▸ **EXERCISE**: Reproduce the rows below word for word, omitting the pictures.

▸ **DATA SHOWN**:
_ _ _ _

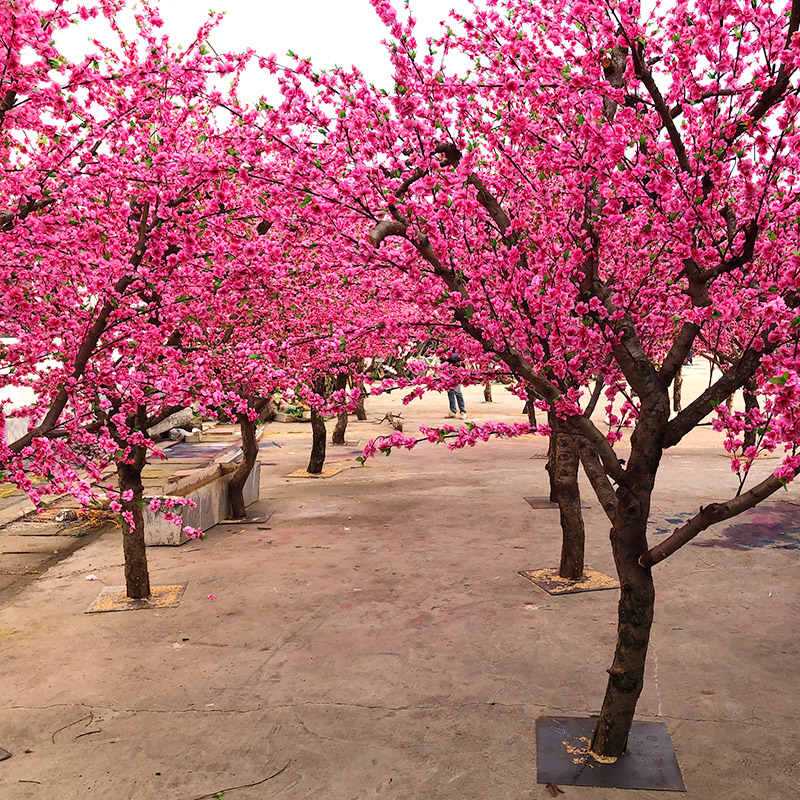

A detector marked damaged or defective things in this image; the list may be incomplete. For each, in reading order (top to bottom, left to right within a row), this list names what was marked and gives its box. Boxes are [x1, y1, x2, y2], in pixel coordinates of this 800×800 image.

rusty metal plate [86, 580, 188, 612]
cracked concrete floor [1, 378, 800, 796]
rusty metal plate [520, 568, 620, 592]
rusty metal plate [536, 716, 684, 792]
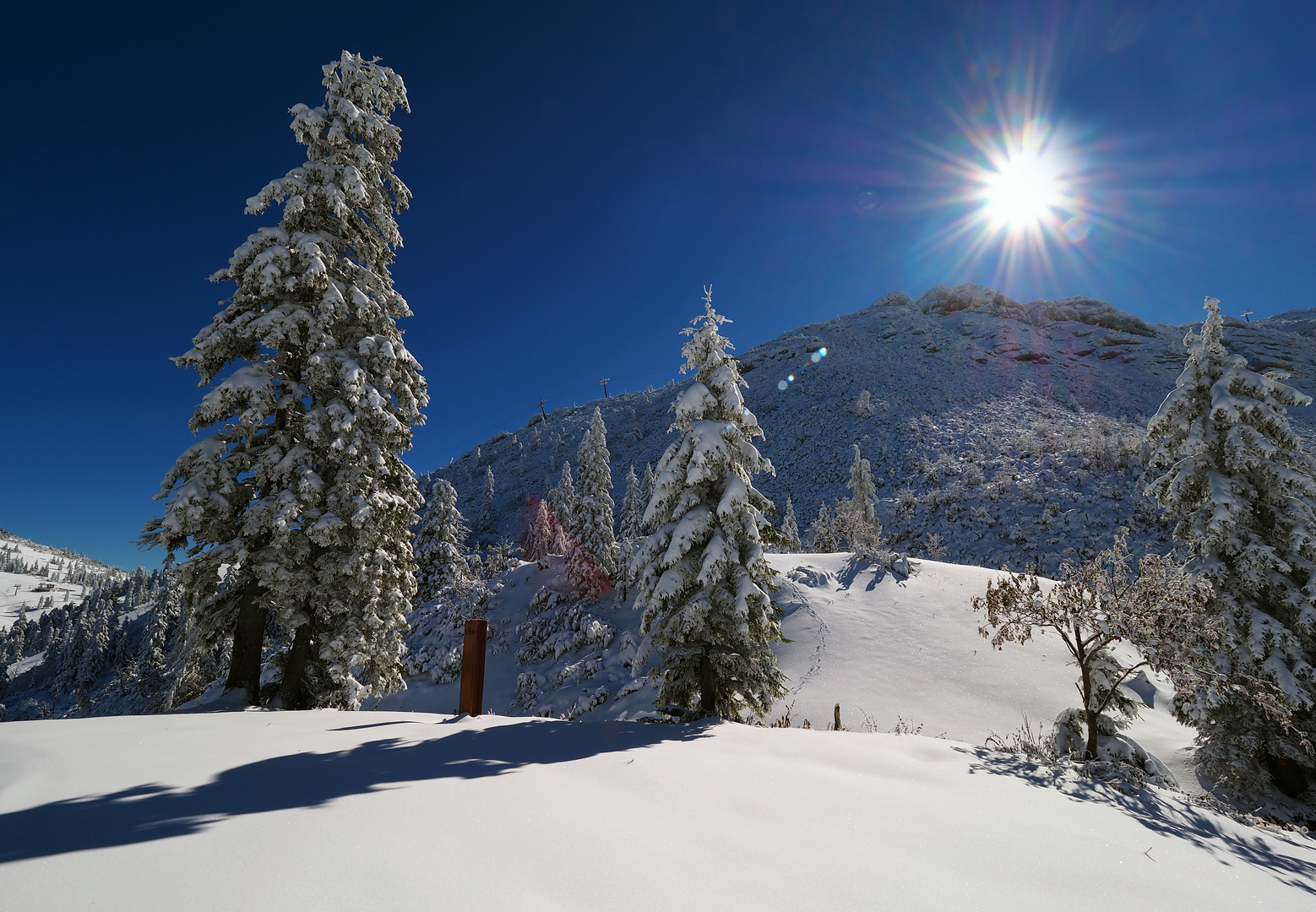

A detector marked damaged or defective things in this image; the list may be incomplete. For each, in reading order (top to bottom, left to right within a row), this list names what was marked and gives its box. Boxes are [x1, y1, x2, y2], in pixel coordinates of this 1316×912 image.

rusty metal post [460, 615, 490, 716]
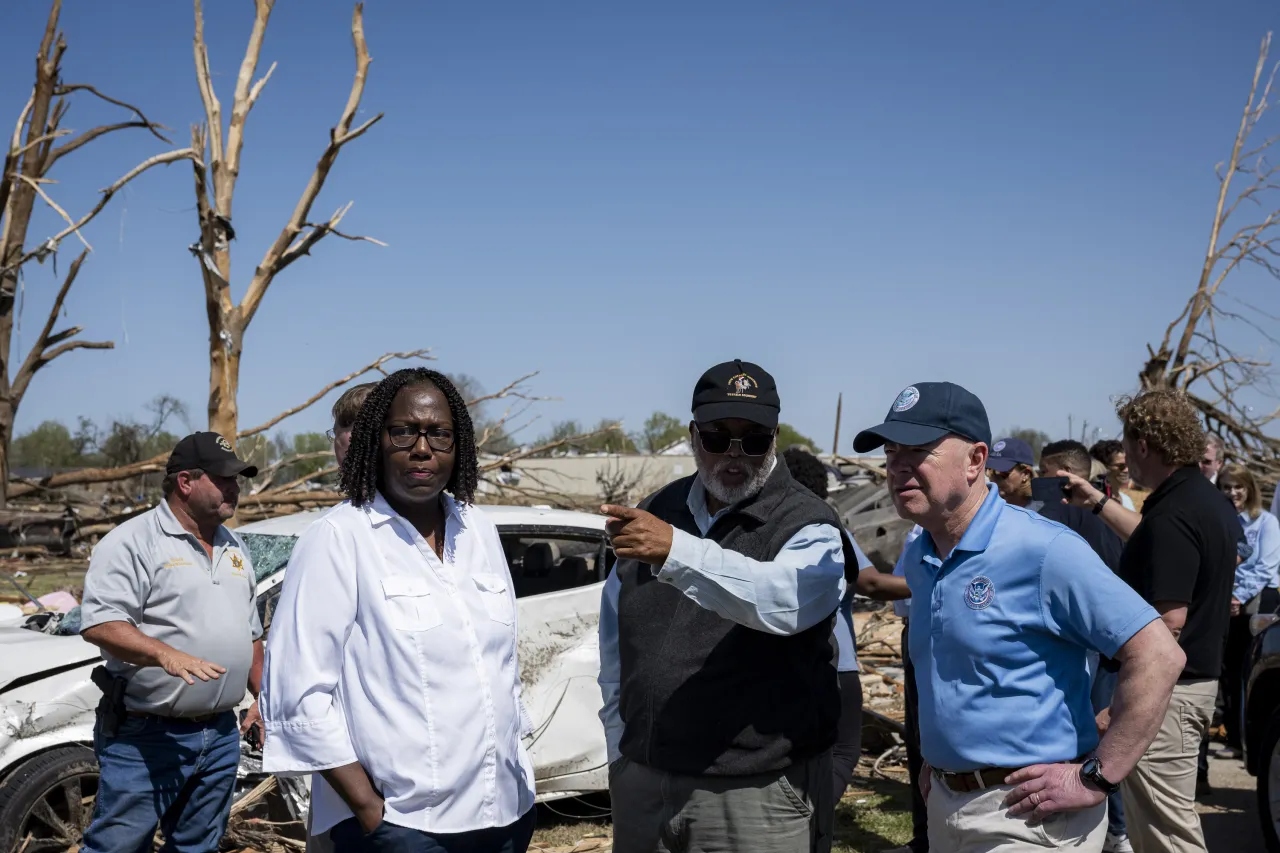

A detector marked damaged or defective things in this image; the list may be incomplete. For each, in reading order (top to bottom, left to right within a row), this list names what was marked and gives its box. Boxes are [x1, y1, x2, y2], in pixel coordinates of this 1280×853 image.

damaged white car [0, 502, 612, 848]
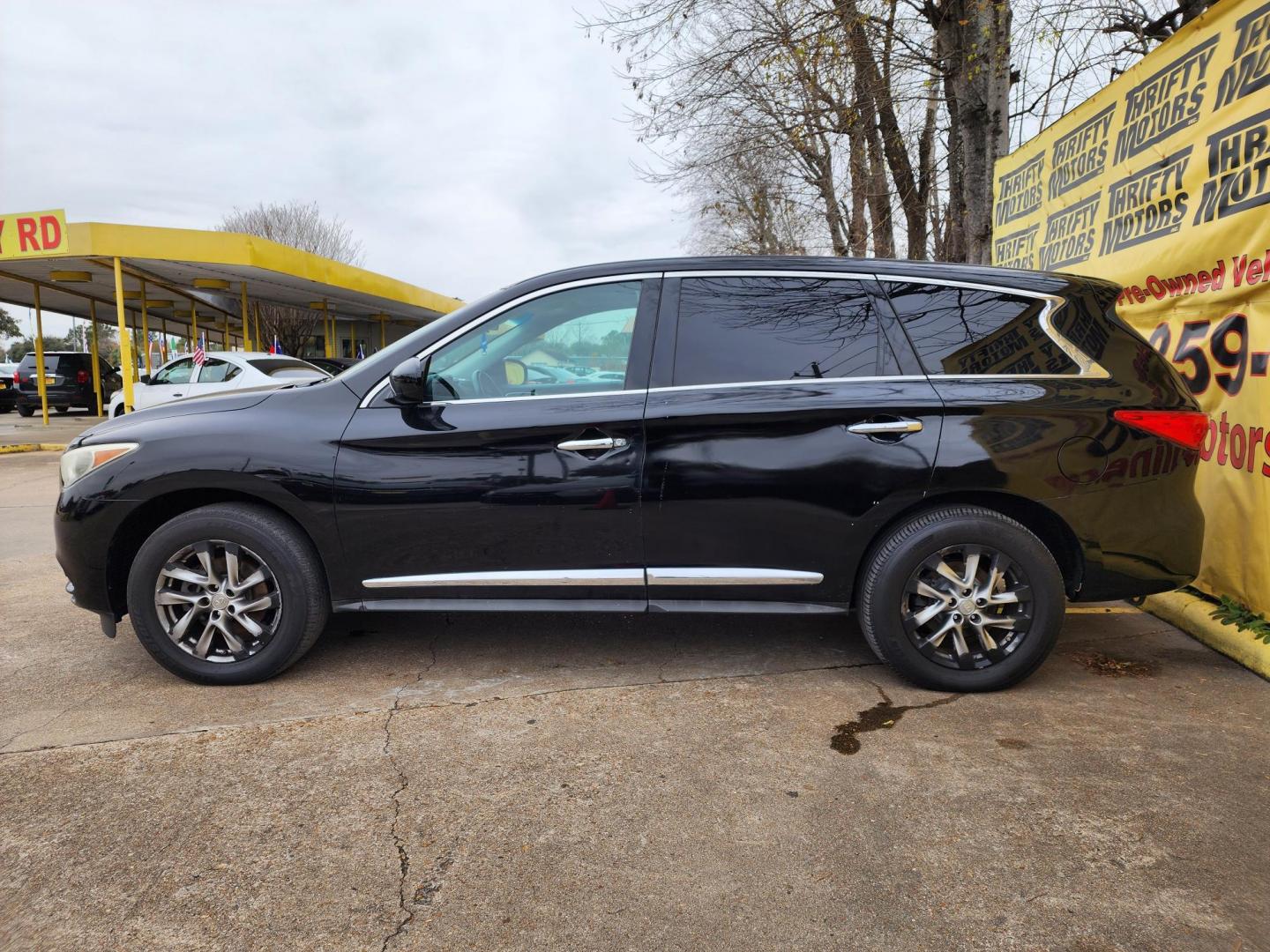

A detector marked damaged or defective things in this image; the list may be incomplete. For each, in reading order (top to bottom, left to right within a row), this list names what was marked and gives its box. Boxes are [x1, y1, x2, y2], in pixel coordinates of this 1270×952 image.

pavement crack [377, 635, 437, 952]
pavement crack [829, 681, 960, 755]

_ _ _ _

▸ **EXERCISE ANSWER**:
A detector marked damaged or defective things in this image; the list may be incomplete. For each, in reading order (top to bottom, left to right within a row), this list names what was marked and gives its box. Boxes are [x1, y1, x2, y2], in pixel coordinates of this 800×800 image.

rusty metal plate [86, 580, 188, 612]
cracked concrete floor [1, 378, 800, 796]
rusty metal plate [520, 568, 620, 592]
rusty metal plate [536, 716, 684, 792]

A detector marked damaged or defective things in this image; the list may be incomplete. For each, in reading order (top to bottom, left to right within a row), this list names what was marked and gives its box. Boxes are [x1, y1, x2, y2], in pixel coordinates of this 1316×912 image.

rusty metal post [460, 615, 490, 716]

A detector marked damaged or defective things in this image; the list may be incomplete. For each, in reading order (top to bottom, left to right within a row), this list names what was marked and gives its box. Boxes are [x1, y1, x2, y2], in pixel coordinates of this 1280×853 image.

damaged white car [0, 502, 612, 848]

A detector marked damaged or defective things in this image; the list may be incomplete. For each, in reading order (top to bottom, left to right within a row), this list names what was marked and gives its box. Boxes are [x1, y1, x2, y2], in pixel coordinates of this 1270×952 image.

pavement crack [377, 635, 437, 952]
pavement crack [829, 681, 960, 755]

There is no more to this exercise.